Alors qu’en est-il de la lutte contre le harcèlement sexuel en Amérique latine ? « Les réseaux sociaux ont permis la propagation du mouvement #Metoo, c’est très important, nous répond-elle sans hésitation. Il y a toute une génération de jeunes femmes, mais aussi d’hommes, qui sont beaucoup plus conscients du harcèlement et veulent sortir du système patriarcal. Mais ce n’est pas simple, regardez les élections au Brésil – elles montrent que la misogynie est toujours présente – ou l’Argentine, où le parlement vient de refuser la légalisation de l’avortement. Dans les sociétés latino-américaines le machisme est toujours ambiant, mais il y a des femmes extraordinaires, qui jouent des rôles très forts !» En effet, seuls trois pays – l’Uruguay, la Guyane et Cuba – autorisent l’avortement sans condition sur le continent.

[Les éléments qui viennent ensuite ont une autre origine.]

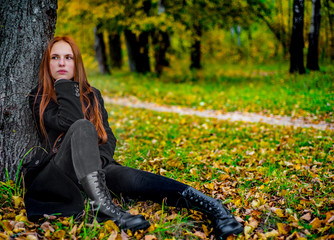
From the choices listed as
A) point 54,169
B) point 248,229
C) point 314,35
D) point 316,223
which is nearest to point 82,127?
point 54,169

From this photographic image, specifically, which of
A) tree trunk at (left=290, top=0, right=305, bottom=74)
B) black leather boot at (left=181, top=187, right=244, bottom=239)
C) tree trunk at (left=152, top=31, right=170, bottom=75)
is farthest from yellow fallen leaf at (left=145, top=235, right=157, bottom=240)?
tree trunk at (left=152, top=31, right=170, bottom=75)

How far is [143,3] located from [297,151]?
9577 millimetres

Pourtant il serait réducteur de ne voir dans Aventurera qu’un film sur le harcèlement sexuel. Il aborde, avec beaucoup de délicatesse, des thèmes plus larges, comme la difficulté de suivre son ambition et de répondre à sa vocation – jusqu’où est-on prêt à aller pour réaliser ses rêves? « C’est une histoire sur les dangers qu’on porte en nous-mêmes, continue Mélanie. On croit qu’on est prêt à se battre pour un idéal, mais le bonheur est peut-être déjà là, à côté de nous. Béa, la protagoniste, fait l’impasse sur les vraies relations qu’elle est en train de construire, elle se fait avaler par une spirale qu’elle ne contrôle plus. Mais tout n’est pas noir ou blanc, la fin est ouverte…. »

Cinéma colombien en pleine expansion

Aujourd’hui, quelle est la relation de cette battante avec la Colombie, dont elle doit garder aussi des souvenirs douloureux ? « J’y ai passé toute mon enfance, nous réponde-elle émue. J’ai dû partir à 16 ans, avec mon frère, car ma mère était candidate à la présidence et cela devenait trop dangereux pour nous. C’est un pays que j’aime profondément. Je suis ravie de voir à quel point il se développe, j’ai envie de croire que la paix va arriver de façon durable et qu’on va transcender le traumatisme de la guerre. Les FARC ont été intégrés à la vie politique et c’est positif car le dialogue est important, on ne peut pas s’exprimer par la violence. Mais il faut qu’il soit respecté. De très beaux efforts sont faits. Le gouvernement aide à financer le cinéma, qui se développe de façon spectaculaire – aujourd’hui il y a beaucoup plus de film qu’il y a cinq ans! »

Installée en France, cette actrice, réalisatrice et cinéaste très prometteuse est en train d’écrire un long métrage, très personnel, sur la destruction de la maison de sa grand-mère à Reims, « avec un personnage féminin très fort ». Comment dire… ? Cela ne nous étonne pas vraiment.